SINCE yesterday was Monday, it was Kenny Dalglish and Graeme Souness. Who will it be today?
Ally McCoist has re-surfaced, now the RTA have won the Championship, so he must be due a gig, perhaps alongside Neil Lennon. Stuart McCall hasn't had his face in the papers for a day or two, and Murdo MacLeod has been a bit quiet of late.
Better get a couple of the foreign mercenaries in to tell us this is the Greatest Club Game in the Whole Wide World. Yes folks, in spite of various sects of the Celtic Family insisting: "They're a new club - Rangers died in 2012", the Scottish media has gone into full Old Firm mode this week.
And there was me thinking, each cup competition had TWO semi-finals. Maybe I was wrong.
THE Hampden pitch is being torn-up and re-laid, again, ready for the weekend games. A dodgy, potentially-dangerous and short-sighted move, if you ask me. I stand by what I posted recently - the quick answer to the problem is to get Queen's Park to play their home games on Lesser Hampden - that will do as much as any radical surgery to sort-out the international pitch.
I see, with familiar sleight-of-hand the "blazers" on the sixth floor have found a potential scape-goat. It seems it was all the fault of referee George Salmond, who allowed a Queen's Park v Berwick Rangers game to go ahead on Boxing Day. That's what did for the pitch.
Referee George Salmond - blamed for pitch fiasco
Alex Salmond - who usually gets the blame when things go wrong in Scotland
Severe restraint by the High Heid Yins there, blaming George Salmond - maybe they hadn't the cojones to blame Alex Salmond, or the SNP. After all, if you're following the 2016 Holyrood election campaign, you must know by now, everything that has gone wrong in Scotland, ever, is the fault of the SNP.

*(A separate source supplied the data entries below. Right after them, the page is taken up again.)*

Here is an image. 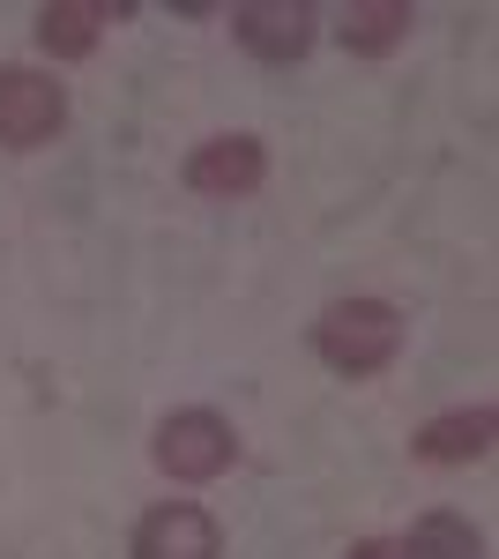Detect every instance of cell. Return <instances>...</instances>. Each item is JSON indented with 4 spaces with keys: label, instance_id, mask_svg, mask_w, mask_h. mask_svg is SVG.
I'll use <instances>...</instances> for the list:
<instances>
[{
    "label": "cell",
    "instance_id": "cell-6",
    "mask_svg": "<svg viewBox=\"0 0 499 559\" xmlns=\"http://www.w3.org/2000/svg\"><path fill=\"white\" fill-rule=\"evenodd\" d=\"M134 559H216V522L194 500L150 508V515L134 522Z\"/></svg>",
    "mask_w": 499,
    "mask_h": 559
},
{
    "label": "cell",
    "instance_id": "cell-8",
    "mask_svg": "<svg viewBox=\"0 0 499 559\" xmlns=\"http://www.w3.org/2000/svg\"><path fill=\"white\" fill-rule=\"evenodd\" d=\"M112 15L120 8H105V0H52V8H38V45L52 60H83Z\"/></svg>",
    "mask_w": 499,
    "mask_h": 559
},
{
    "label": "cell",
    "instance_id": "cell-7",
    "mask_svg": "<svg viewBox=\"0 0 499 559\" xmlns=\"http://www.w3.org/2000/svg\"><path fill=\"white\" fill-rule=\"evenodd\" d=\"M492 432H499V418L477 403V411H448V418H432V426H417V455L425 463H477V455H492Z\"/></svg>",
    "mask_w": 499,
    "mask_h": 559
},
{
    "label": "cell",
    "instance_id": "cell-9",
    "mask_svg": "<svg viewBox=\"0 0 499 559\" xmlns=\"http://www.w3.org/2000/svg\"><path fill=\"white\" fill-rule=\"evenodd\" d=\"M411 0H351L343 8V23H335V38L343 52H395V45L411 38Z\"/></svg>",
    "mask_w": 499,
    "mask_h": 559
},
{
    "label": "cell",
    "instance_id": "cell-11",
    "mask_svg": "<svg viewBox=\"0 0 499 559\" xmlns=\"http://www.w3.org/2000/svg\"><path fill=\"white\" fill-rule=\"evenodd\" d=\"M351 559H403V545H395V537H358Z\"/></svg>",
    "mask_w": 499,
    "mask_h": 559
},
{
    "label": "cell",
    "instance_id": "cell-1",
    "mask_svg": "<svg viewBox=\"0 0 499 559\" xmlns=\"http://www.w3.org/2000/svg\"><path fill=\"white\" fill-rule=\"evenodd\" d=\"M313 350H321V366L366 381L380 366H395V350H403V313L388 299H335L329 313L313 321Z\"/></svg>",
    "mask_w": 499,
    "mask_h": 559
},
{
    "label": "cell",
    "instance_id": "cell-10",
    "mask_svg": "<svg viewBox=\"0 0 499 559\" xmlns=\"http://www.w3.org/2000/svg\"><path fill=\"white\" fill-rule=\"evenodd\" d=\"M403 545V559H485V545H477V530L462 515H448V508H432V515H417L411 537H395Z\"/></svg>",
    "mask_w": 499,
    "mask_h": 559
},
{
    "label": "cell",
    "instance_id": "cell-3",
    "mask_svg": "<svg viewBox=\"0 0 499 559\" xmlns=\"http://www.w3.org/2000/svg\"><path fill=\"white\" fill-rule=\"evenodd\" d=\"M68 120V90L38 68H0V150H45Z\"/></svg>",
    "mask_w": 499,
    "mask_h": 559
},
{
    "label": "cell",
    "instance_id": "cell-4",
    "mask_svg": "<svg viewBox=\"0 0 499 559\" xmlns=\"http://www.w3.org/2000/svg\"><path fill=\"white\" fill-rule=\"evenodd\" d=\"M261 179H269V150L253 134H209L187 157V187L209 194V202H247Z\"/></svg>",
    "mask_w": 499,
    "mask_h": 559
},
{
    "label": "cell",
    "instance_id": "cell-5",
    "mask_svg": "<svg viewBox=\"0 0 499 559\" xmlns=\"http://www.w3.org/2000/svg\"><path fill=\"white\" fill-rule=\"evenodd\" d=\"M231 31H239V45H247L253 60L292 68V60H306V45H313V8L306 0H247L231 15Z\"/></svg>",
    "mask_w": 499,
    "mask_h": 559
},
{
    "label": "cell",
    "instance_id": "cell-2",
    "mask_svg": "<svg viewBox=\"0 0 499 559\" xmlns=\"http://www.w3.org/2000/svg\"><path fill=\"white\" fill-rule=\"evenodd\" d=\"M239 463V432L224 426L216 411H171L157 426V471L179 485H209Z\"/></svg>",
    "mask_w": 499,
    "mask_h": 559
}]
</instances>
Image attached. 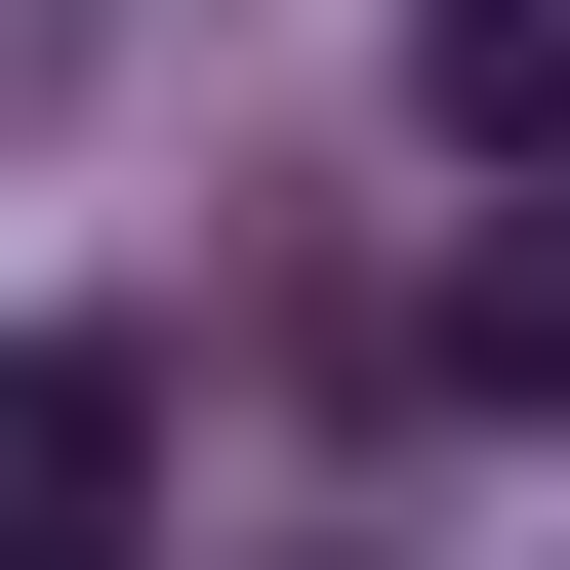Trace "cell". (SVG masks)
I'll list each match as a JSON object with an SVG mask.
<instances>
[{
  "label": "cell",
  "mask_w": 570,
  "mask_h": 570,
  "mask_svg": "<svg viewBox=\"0 0 570 570\" xmlns=\"http://www.w3.org/2000/svg\"><path fill=\"white\" fill-rule=\"evenodd\" d=\"M164 530V367L122 326H0V570H122Z\"/></svg>",
  "instance_id": "cell-1"
}]
</instances>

The thing which strikes me as funny is, George Salmond, as a former Scotland cricket captain probably has a better knowledge of reading the state of pitches than most - after all, it was one of the skills he had to have in his cricketing career.
I HAVE this mate, Jock, who, if he could have avoided fast women and slow horses, would by now be awaiting his name coming up in the Panama Papers scandal. Instead, Jock has made greater contribution than most to the Retired Bookmakers Benevolent Society. He, for instance, every year got a Thank You Christmas card from the late Freddie Williams.
Any way, back in 1988, Jock was actually ahead of the game one week and, on leaving work on Friday, he popped into the local branch of William Hill's, to collect the £250 in winnings he had lying. On his way to the pay-out window however, he noticed the odds Hill's were offering on the England v Republic of Ireland match, which was going to be played in the European Championships the next day.
There is no way the Republic can win, was Jock's reasoning, so, he put the whole £250 on England - and that is why, next afternoon, when everyone in the local Orange Club was going ape-shit to celebrate wee Ray Houghton's winning goal - Jock was the man sitting with his head in his hands, crying.
Ray Houghton - moved Jock to tears
Ray Houghton is still a couple of bad words to Jock. Which is why, Alex Ferguson showed real class, in congratulating Danny Willets on winning the Masters on Sunday - considering Fergie had lost £8000, which he had on Jordan Spieth to win.
I NOTE from the English papers this morning, redundancies are about to be announced at Aston Villa, who are apparently doomed to be relegated from the English Premiership this season.
As ever, the axe will fall on the "little people", the back-room staff, many of whom are Villa through and through. The under-performing players who are cast adrift will, by and large, get a chance to under-perform elsewhere - a fate which has already befallen some of the under-performing managers, such as Paul Lambert.
Jasper Carrot - will get comedy mileage out of Villa's relegation
True Villa men such as Brian Little will try to pick up the pieces in the Championship - while Birmingham City fan Jasper Carrot will and West Brom fanatic Frank Skinner will be able to trot out that old chestnut: "Football in Birmingham, you never know, it might catch-on".
But, such is the unreal world of the Premiership. Mind you, if Villa can function in the Championship minus the 50 personnel we hear might lose their jobs - does it not hold good, they are probably over-staffed in the Premiership? Further proof, should it be needed, of how English football at the top end has totally lost the plot.
TONIGHT is a Champions League Night, with Manchester City v PSG the stand-out fixture. Don't know about you, but, with Vincent Kompany out of the City team, I reckon big Zlatan Ibrahimovic just might again work his magic for PSG.